Your result should be every line of the records below that contains the word "name".

RECORDS SUPPLIED:
● ● ● ● ●

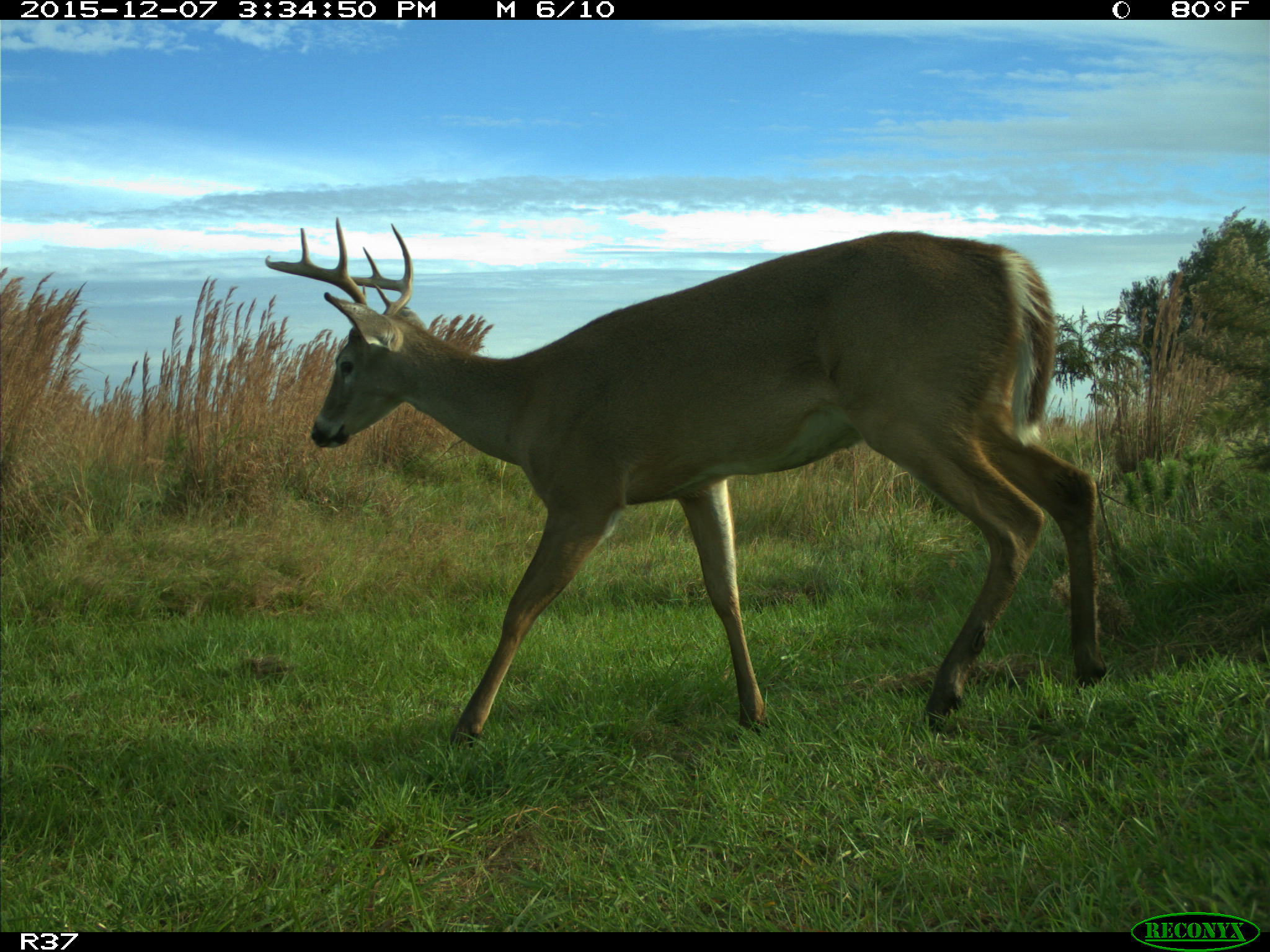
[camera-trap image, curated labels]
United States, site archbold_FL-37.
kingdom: Animalia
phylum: Chordata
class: Mammalia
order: Artiodactyla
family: Cervidae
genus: Odocoileus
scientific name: Odocoileus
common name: deer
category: unidentified deer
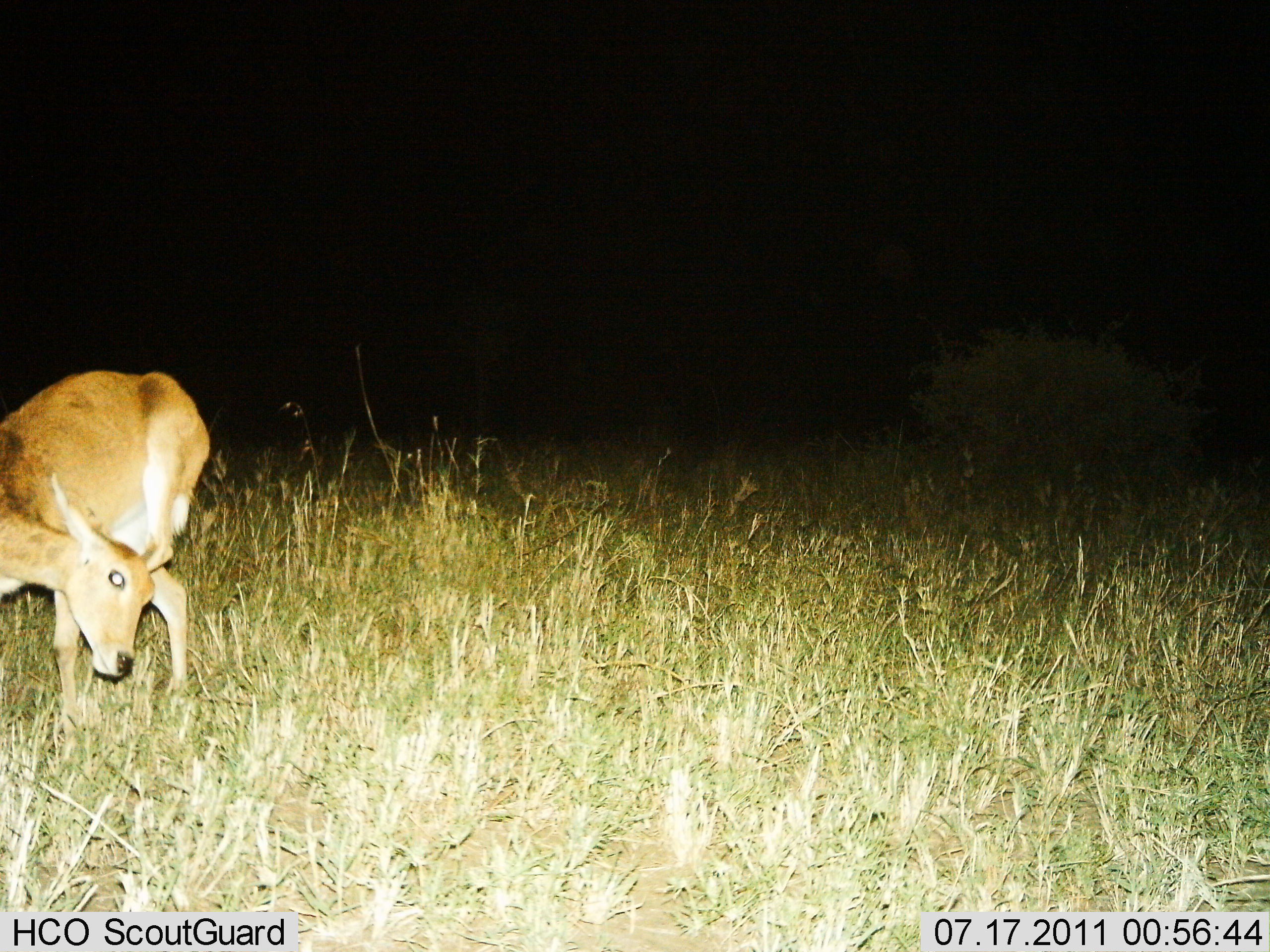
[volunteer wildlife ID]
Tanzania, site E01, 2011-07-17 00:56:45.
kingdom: Animalia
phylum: Chordata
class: Mammalia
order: Artiodactyla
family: Bovidae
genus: Redunca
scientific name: Redunca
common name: reedbuck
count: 1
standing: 100%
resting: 0%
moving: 0%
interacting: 11%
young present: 0%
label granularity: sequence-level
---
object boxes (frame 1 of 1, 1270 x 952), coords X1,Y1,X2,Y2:
animal: 0,368,213,750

● ● ● ● ●

OUTPUT OF THE TASK:
scientific name: Odocoileus
common name: deer
scientific name: Redunca
common name: reedbuck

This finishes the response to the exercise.